I understand why the grace period is needed, given that it may be hard to find adequate numbers of incident users of the exposure at time 0, but am confused as to why it doesn't introduce immortal time.

Thanks!

In reply to Jean Digitale

Re: Grace periods and immortal time

by June Chan -

Hi Jean, 

We will answer your question after class tmrw. It's a good question, however, to answer it may involve giving away at least part of an answer to another question in the problem set. 


Thank you for your patience!


JMC

In reply to June Chan

Re: Grace periods and immortal time

by Monica Ospina Romero -

Hi Jean:

Thank you for posting this question and for participating in class yesterday. Since we did not have time to discuss your question in class, we want to answer your question here and remind you that the bonus question has some examples illustrating the analysis using clones or copies of the study participants. The two examples that we added to the answer key shows the importance of the grace period.
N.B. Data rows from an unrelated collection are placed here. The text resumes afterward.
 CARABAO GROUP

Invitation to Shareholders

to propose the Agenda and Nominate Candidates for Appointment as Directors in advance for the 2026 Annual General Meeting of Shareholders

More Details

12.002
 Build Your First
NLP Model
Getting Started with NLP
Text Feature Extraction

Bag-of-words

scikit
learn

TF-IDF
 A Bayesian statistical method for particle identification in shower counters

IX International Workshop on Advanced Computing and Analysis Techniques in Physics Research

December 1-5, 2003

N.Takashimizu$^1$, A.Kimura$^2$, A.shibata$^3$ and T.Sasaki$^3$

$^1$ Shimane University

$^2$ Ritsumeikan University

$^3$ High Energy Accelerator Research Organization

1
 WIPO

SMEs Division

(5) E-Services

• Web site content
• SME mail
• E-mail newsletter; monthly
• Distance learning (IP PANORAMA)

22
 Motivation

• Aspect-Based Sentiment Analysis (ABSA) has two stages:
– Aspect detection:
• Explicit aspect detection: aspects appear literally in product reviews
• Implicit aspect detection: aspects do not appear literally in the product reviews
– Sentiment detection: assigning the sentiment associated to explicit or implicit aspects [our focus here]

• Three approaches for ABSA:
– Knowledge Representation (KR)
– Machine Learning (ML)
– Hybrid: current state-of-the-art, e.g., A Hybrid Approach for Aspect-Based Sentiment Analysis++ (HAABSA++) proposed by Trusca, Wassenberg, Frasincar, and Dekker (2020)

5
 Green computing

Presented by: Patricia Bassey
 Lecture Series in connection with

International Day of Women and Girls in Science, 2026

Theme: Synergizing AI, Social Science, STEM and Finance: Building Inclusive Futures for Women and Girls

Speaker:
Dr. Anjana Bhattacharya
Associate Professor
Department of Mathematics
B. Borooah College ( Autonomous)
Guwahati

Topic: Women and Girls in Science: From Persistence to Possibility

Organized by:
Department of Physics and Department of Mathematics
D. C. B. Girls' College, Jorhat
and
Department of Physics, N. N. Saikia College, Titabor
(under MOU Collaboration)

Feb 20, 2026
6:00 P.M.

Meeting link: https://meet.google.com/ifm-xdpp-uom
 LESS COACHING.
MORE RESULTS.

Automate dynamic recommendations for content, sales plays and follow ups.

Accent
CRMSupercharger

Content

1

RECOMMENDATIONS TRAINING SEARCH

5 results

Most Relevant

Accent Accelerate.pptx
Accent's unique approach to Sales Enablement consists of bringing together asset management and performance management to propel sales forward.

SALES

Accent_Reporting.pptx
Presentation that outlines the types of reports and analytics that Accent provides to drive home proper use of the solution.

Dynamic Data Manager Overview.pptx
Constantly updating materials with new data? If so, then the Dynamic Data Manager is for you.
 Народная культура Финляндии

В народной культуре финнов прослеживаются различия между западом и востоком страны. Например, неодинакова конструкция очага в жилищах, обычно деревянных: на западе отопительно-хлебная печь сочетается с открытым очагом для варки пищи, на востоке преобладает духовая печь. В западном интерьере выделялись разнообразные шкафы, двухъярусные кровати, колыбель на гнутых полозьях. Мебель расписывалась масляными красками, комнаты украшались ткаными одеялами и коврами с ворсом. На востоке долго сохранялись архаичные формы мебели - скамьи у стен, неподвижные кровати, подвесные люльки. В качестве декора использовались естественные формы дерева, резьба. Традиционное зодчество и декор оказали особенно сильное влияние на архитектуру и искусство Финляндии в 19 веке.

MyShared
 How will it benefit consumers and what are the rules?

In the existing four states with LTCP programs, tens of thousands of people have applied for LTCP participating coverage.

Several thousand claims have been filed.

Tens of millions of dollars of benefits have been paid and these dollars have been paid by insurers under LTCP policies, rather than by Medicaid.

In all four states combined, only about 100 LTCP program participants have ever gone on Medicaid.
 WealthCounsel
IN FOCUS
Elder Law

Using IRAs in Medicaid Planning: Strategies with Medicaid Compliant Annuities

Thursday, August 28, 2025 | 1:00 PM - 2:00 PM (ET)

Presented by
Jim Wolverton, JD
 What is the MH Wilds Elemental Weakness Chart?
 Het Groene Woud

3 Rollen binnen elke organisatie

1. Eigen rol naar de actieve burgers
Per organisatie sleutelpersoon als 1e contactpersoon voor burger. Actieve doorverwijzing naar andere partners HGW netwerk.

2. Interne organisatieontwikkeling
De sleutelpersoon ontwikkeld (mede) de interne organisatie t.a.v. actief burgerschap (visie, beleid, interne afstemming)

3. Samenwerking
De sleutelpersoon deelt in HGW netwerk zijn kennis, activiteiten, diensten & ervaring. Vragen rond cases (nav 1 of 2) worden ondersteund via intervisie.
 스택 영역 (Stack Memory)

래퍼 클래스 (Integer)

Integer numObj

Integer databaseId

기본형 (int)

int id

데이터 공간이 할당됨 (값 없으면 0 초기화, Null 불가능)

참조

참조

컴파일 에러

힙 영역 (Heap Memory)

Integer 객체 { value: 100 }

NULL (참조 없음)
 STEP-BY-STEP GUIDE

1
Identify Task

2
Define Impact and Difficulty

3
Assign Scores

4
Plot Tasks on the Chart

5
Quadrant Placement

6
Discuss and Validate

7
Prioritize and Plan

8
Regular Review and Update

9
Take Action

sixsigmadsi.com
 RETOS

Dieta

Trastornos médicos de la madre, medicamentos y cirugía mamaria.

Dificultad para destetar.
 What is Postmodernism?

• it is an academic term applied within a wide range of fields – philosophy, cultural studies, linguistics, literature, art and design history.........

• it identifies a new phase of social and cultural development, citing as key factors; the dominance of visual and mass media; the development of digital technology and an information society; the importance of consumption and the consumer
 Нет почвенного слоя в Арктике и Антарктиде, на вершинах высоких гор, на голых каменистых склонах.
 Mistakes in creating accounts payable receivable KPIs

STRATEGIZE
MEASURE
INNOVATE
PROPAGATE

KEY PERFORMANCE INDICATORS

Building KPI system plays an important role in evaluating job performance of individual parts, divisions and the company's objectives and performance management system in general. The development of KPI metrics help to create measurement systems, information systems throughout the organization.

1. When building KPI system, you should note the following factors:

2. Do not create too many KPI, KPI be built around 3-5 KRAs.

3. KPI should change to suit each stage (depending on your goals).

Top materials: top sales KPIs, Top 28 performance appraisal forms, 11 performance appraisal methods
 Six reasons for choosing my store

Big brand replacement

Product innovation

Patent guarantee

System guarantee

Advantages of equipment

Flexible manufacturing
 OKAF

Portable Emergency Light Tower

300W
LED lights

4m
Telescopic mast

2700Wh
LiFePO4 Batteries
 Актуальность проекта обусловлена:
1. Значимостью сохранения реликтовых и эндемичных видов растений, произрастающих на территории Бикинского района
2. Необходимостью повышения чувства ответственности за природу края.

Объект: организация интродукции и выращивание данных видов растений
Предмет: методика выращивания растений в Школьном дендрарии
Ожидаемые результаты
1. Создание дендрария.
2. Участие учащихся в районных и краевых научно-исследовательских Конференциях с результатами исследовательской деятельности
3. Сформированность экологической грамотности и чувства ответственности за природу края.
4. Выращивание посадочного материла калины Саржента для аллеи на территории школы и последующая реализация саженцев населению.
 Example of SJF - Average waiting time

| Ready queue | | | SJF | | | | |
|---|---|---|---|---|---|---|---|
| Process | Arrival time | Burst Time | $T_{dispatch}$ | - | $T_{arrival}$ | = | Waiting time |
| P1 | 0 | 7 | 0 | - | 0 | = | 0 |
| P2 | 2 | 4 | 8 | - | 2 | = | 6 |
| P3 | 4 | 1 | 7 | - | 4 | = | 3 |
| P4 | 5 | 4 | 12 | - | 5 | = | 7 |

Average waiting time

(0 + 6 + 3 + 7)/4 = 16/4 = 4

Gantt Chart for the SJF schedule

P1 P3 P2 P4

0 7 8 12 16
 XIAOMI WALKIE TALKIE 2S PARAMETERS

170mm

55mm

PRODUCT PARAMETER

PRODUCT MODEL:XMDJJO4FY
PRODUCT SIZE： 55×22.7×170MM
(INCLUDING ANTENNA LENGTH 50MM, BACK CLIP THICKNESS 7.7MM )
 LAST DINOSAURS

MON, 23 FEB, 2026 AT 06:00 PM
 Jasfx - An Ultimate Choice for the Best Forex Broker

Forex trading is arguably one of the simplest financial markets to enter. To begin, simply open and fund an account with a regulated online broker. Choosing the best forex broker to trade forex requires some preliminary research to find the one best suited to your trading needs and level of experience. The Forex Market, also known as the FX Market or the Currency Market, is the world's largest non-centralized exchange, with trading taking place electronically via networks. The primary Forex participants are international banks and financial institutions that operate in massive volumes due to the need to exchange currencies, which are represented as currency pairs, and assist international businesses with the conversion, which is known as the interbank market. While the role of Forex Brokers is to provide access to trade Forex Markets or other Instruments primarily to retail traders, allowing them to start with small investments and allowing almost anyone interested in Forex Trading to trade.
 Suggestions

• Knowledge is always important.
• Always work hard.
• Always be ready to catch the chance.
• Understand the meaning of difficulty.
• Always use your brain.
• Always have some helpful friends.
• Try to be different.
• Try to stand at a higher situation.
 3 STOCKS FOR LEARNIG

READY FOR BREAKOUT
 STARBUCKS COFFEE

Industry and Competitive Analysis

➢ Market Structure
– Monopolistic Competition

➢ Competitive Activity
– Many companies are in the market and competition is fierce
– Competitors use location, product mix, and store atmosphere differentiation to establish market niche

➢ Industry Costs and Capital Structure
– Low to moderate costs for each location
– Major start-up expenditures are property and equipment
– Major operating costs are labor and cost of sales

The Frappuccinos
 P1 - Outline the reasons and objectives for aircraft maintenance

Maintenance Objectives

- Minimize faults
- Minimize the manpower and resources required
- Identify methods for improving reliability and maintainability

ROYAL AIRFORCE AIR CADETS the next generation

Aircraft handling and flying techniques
The strategy of a grace period that Hernan proposes goes together with generating clones of each eligible participant. In the study of statin use, there were two treatment strategies: initiation of statins or no initiation of statins. Each participant had two copies in the dataset, the authors assigned a treatment strategy at baseline to each copy or replicate. For a person who started statins within 6 months, the copy that was assigned to the statin arm will be no censored and her follow-up time is counted in the person-time of the statin group.  The other copy will be censored when she initiates statins and this shorter time will be assigned to the no statin use. By creating these clones all eligible participants are contributing part of their time to each treatment strategy, then preventing immortal time bias. You need a grace period to know when to do the censoring in the clone that does not follow the assigned treatment strategy.